Does anyone know if other hedge funds shorted GME, AMC, etc? – to the extent that Melvin did?

Would they, say, sell an Apple or other blue chips to raise cash to compensate for losses?

Could this potentially destabilize the entire financial system and cause contagion?

I kinda understand economics but markets, day to day, aren’t really my thing.

There’s no way to tell for certain until the bill comes due but the volume of trading of the stock kinda indicates that a bunch of other vultures are winging down to the carcass in hopes of grabbing up some Melvin giblets for themselves.

I seriously doubt it. Melvin Capital’s losses - 2.75 billion - may seem large to us individual investors, but compared to Apple’s market cap, much less the entire US stock market, it’s nothing but a rounding error.

The kinda shit I’m beginning to see in markets reminds me of what I saw in 1998-99. “This is the new economy. Stock always goes up, dude. We have created a recession-proof economy, lolz.”

I think this reddit GME stuff is the beginning of people quitting their day jobs to do f-t daytrading.
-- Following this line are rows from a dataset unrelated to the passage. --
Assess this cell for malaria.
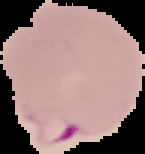
Parasitized.

Summary:
  - Image size: 145×154 pixels
  - Image type: segmented cell region with the area outside set to black
  - Preparation: thin blood smear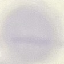
malaria status = uninfected
stain = Giemsa
image type = automatically extracted cell patch, resized to 64 × 64 pixels
preparation = thin blood smear
capture = smartphone camera at the microscope eyepiece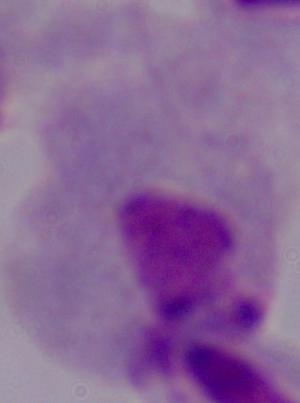
Summary:
  - Magnification: 1000x
  - Modality: micrograph
  - Identification: trichomonad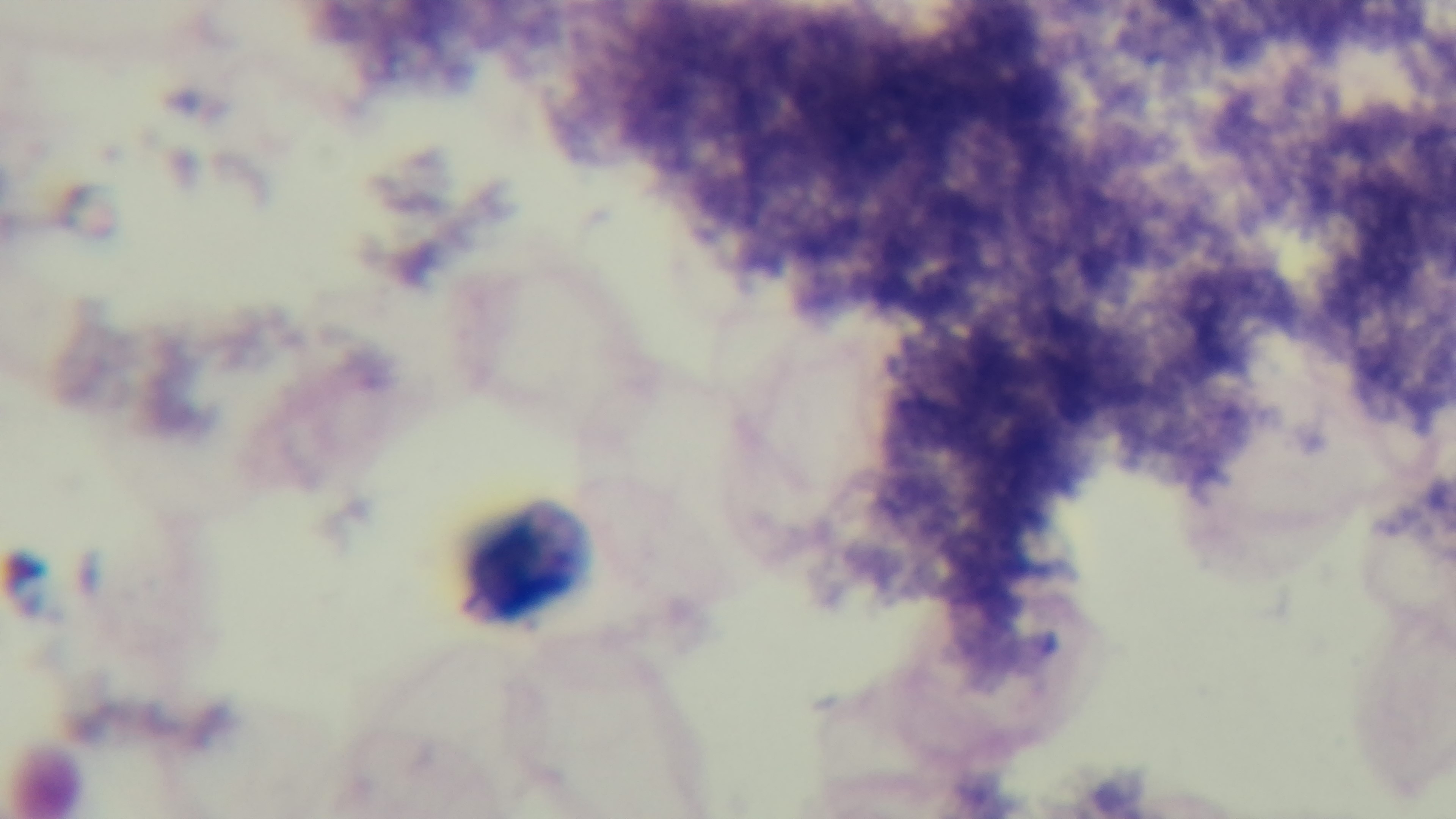
Single field of view. Photomicrograph. Malaria status: negative. Captured with a mounted 4K digital camera. Giemsa stain. Oil-immersion objective, 100x. Preparation: thick.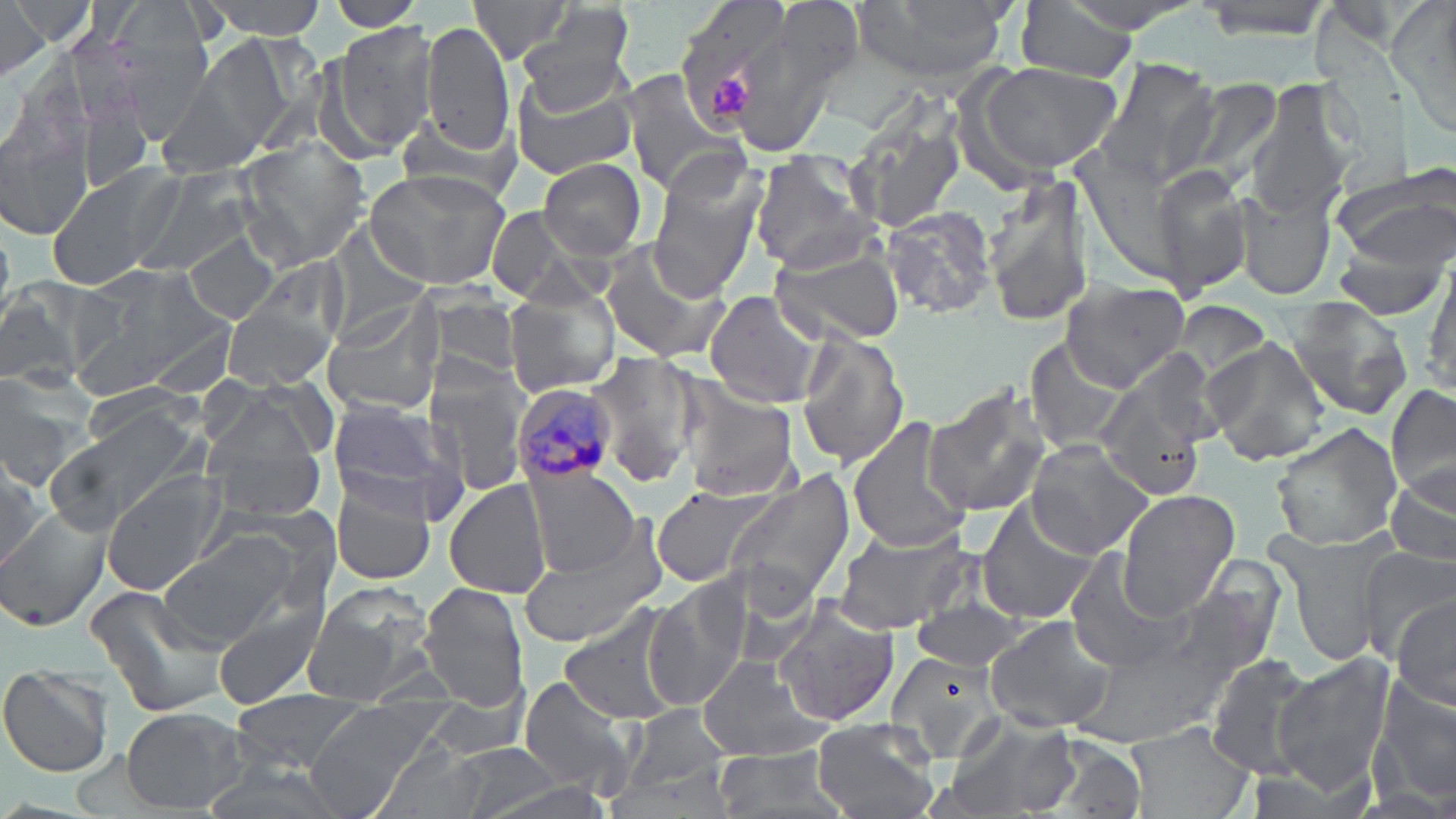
I don’t think there is public information that hedge funds shorted to the extent of Melvin and Citron. We know that total short interest in Game Stop peaked around 140% of float. The market cap of Game Stop peaked around $30 billion, so the peak outstanding short interest was around $52 billion. Worst case scenario is that all those shorts are called in at the same time (which, they wouldn’t be, since they were all capitalized by different people at different prices and with different assets). The margin call would be less than 0.2% of the market cap of the S&P 500. And, when you figure that people can also fulfill their margin obligations with Treasury bonds, corporate bonds, foreign stocks, small cap stocks, etc., the actual selling pressure on any particular asset is much lower.

The more likely scenario is some big short seller gets a margin call. The broker liquidates some relatively large position in some single stock in a slapdash manner to recapitalilze the account, and that particular stock gets hammered. But knowing which stock ahead of time would require knowing who the short is, what large positions they have, and which position the broker is going to liquidate. And the effect would only be temporary. When the hammered stock gets cheap for no reason, other buyers will come in and buy it on the cheap.